Abstract
Shoko Kagawa36697, Kazuo Mihara36698*, Takeshi Suzuki36699, Goyo Nagai36700, Akifumi Nakamura36704, Kenji Nemoto36706 and Tsuyoshi Kondo36708
Purpose: Lamotrigine is mainly metabolized by UGT1A4 and UGT2B7, both of which are expressed in the blood-brain barrier. Polymorphisms of said UDPglucuronosyltransferases, (UGTs) that affect enzyme activities have been reported. This study investigated the relationship between these polymorphisms and its therapeutic effect in 55 depressed patients who did not respond to adequate treatment during an 8-week treatment of lamotrigine augmentation using an open-study design.
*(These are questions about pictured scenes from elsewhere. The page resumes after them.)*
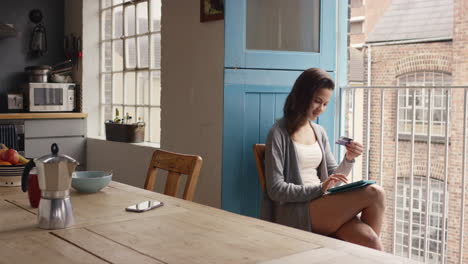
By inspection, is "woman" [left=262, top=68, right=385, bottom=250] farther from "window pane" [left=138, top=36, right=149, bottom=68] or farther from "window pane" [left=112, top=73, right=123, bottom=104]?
"window pane" [left=112, top=73, right=123, bottom=104]

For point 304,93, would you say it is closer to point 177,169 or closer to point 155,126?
point 177,169

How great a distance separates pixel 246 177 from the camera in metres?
3.40

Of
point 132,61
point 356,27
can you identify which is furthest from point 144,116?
point 356,27

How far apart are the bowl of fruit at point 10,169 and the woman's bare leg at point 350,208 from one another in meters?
1.40

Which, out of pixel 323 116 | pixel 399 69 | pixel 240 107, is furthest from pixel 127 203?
pixel 399 69

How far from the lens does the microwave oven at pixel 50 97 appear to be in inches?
205

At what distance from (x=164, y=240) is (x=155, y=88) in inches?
137

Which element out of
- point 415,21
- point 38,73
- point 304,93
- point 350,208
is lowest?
point 350,208

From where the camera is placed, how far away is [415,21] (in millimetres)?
13164

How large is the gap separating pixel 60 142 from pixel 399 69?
13.1 meters

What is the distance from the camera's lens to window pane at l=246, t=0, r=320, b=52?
3541mm

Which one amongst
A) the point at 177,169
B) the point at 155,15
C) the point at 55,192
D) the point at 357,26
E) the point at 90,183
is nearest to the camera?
the point at 55,192

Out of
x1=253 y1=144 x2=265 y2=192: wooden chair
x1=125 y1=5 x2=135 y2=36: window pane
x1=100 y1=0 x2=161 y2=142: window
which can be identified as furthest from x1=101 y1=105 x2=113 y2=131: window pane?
x1=253 y1=144 x2=265 y2=192: wooden chair

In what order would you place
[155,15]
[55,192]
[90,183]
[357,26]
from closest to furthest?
[55,192]
[90,183]
[155,15]
[357,26]
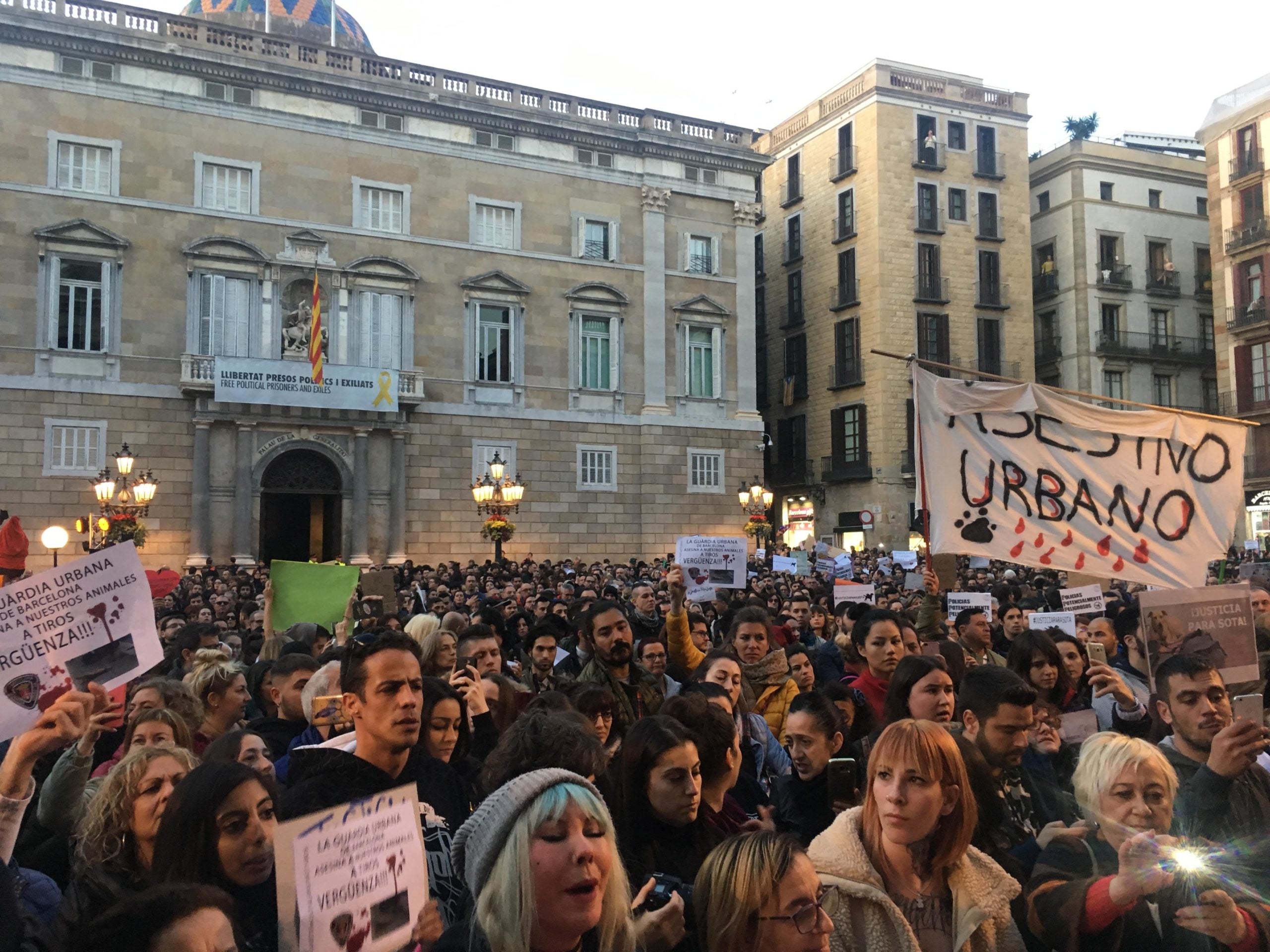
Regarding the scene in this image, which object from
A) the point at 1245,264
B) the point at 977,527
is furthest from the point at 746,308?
the point at 977,527

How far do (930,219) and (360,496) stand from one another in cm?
2279

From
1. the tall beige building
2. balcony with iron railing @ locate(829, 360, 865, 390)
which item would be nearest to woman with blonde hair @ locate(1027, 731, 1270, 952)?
the tall beige building

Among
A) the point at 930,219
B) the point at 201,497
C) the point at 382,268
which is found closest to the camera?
the point at 201,497

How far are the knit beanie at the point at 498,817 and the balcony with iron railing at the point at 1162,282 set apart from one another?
46127 mm

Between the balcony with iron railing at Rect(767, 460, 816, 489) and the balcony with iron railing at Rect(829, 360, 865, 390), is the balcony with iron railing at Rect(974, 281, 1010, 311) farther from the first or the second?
the balcony with iron railing at Rect(767, 460, 816, 489)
Patients and Methods: The subjects were 55 depressed patients who had already shown insufficientc response to at least 3 psychotropics including antidepressants, mood stabilizers, and atypical antipsychotics. The diagnoses were major depressive disorder (n=22), bipolar I disorder (n=9), and bipolar II disorder (n=24). The final doses of lamotrigine were 100 mg/d for 33 subjects who were not taking valproate and 75 mg/d for 22 subjects taking valproate, respectively. Depressive symptoms were evaluated by the Montgomery Åsberg Depression Rating Scale before and after the 8-week treatment. Blood sampling was performed at week 8. The genotypes of these polymorphisms were identified by Polymerase Chain Reaction (PCR).
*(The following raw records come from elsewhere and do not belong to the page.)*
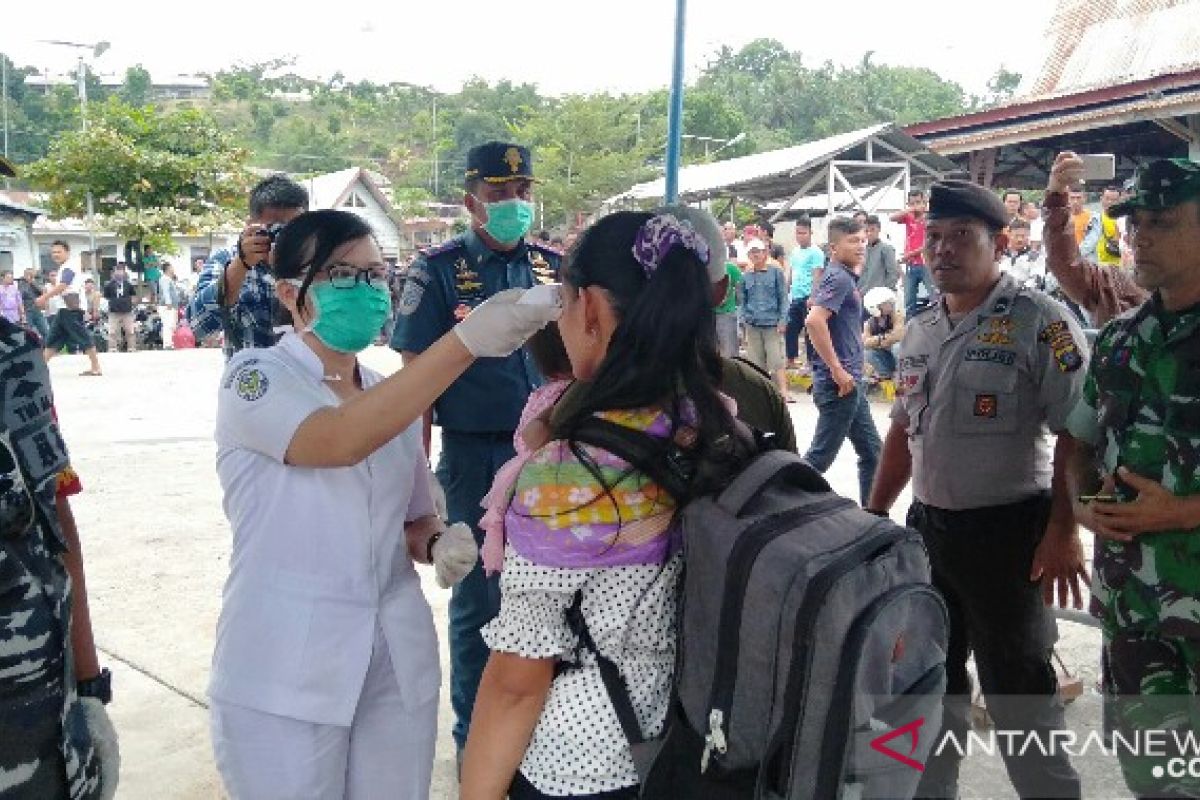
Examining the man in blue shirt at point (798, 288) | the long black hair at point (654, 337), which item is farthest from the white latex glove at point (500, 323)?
the man in blue shirt at point (798, 288)

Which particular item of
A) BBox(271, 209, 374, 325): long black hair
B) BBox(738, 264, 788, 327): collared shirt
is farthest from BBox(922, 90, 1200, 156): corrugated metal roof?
BBox(271, 209, 374, 325): long black hair

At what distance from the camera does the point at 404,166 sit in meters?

Results: Percentage improvements at week 8 were significantly (P<0.05) higher in the patients with A/A genotype of UGT2B7 372A>G (48.8 ± 29.8%) than in those with A/G or G/G genotype (31.5 ± 27.6%). There was no significant relationship between the percent improvements and the UGT1A4 142T>G or UGT2B7- 161C>T polymorphism.
Conclusion: The present study suggests that the UGT2B7 372A>G polymorphism may be partially related to a therapeutic response to lamotrigine augmentation therapy in depressed patients who did not respond to adequate treatment.